Geoffrey George Lockwood Hebden (14 July 1918 – 27 March 2000) was an English cricketer. Hebden was a right-handed batsman who bowled right-arm fast-medium.

Hebden made his first-class debut for Hampshire in the 1937 County Championship against Northamptonshire. Hebden played two matches for Hampshire in the 1937 season, the second of which came against Yorkshire.

After the Second World War and eleven years after Hebdens last first-class appearance, he returned to Hampshire for the 1948 season, playing two matches against Yorkshire and Surrey. Hebden played two final first-class matches for Hampshire in 1950 against Northamptonshire and in 1951 against Cambridge University.

In his first-class career, Hebden took only three wickets at a bowling average of 57.33 and scored 69 runs at a batting average of 8.62.

## Task requirements
In the cricketer biography, swap "Hampshire" for "Sussex" and write out the part starting at "Geoffrey George Lockwood" and ending at "against Cambridge University.".

## Information given
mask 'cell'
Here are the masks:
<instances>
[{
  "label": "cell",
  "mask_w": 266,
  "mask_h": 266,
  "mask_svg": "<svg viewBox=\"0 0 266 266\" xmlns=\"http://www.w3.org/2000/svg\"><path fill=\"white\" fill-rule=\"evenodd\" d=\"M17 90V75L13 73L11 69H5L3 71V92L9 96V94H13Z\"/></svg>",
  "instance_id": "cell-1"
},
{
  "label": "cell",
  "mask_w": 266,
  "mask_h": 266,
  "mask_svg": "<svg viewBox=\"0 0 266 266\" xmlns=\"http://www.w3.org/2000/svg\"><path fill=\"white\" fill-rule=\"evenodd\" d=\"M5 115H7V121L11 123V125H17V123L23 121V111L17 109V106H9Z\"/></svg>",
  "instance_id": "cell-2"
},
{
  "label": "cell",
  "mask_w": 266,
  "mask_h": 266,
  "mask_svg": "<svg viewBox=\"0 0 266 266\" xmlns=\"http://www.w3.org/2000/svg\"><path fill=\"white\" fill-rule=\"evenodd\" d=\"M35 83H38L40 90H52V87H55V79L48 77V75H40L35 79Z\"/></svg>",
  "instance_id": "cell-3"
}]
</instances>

## Correct result
Geoffrey George Lockwood Hebden (14 July 1918 – 27 March 2000) was an English cricketer. Hebden was a right-handed batsman who bowled right-arm fast-medium.

Hebden made his first-class debut for Sussex in the 1937 County Championship against Northamptonshire. Hebden played two matches for Sussex in the 1937 season, the second of which came against Yorkshire.

After the Second World War and eleven years after Hebdens last first-class appearance, he returned to Sussex for the 1948 season, playing two matches against Yorkshire and Surrey. Hebden played two final first-class matches for Sussex in 1950 against Northamptonshire and in 1951 against Cambridge University.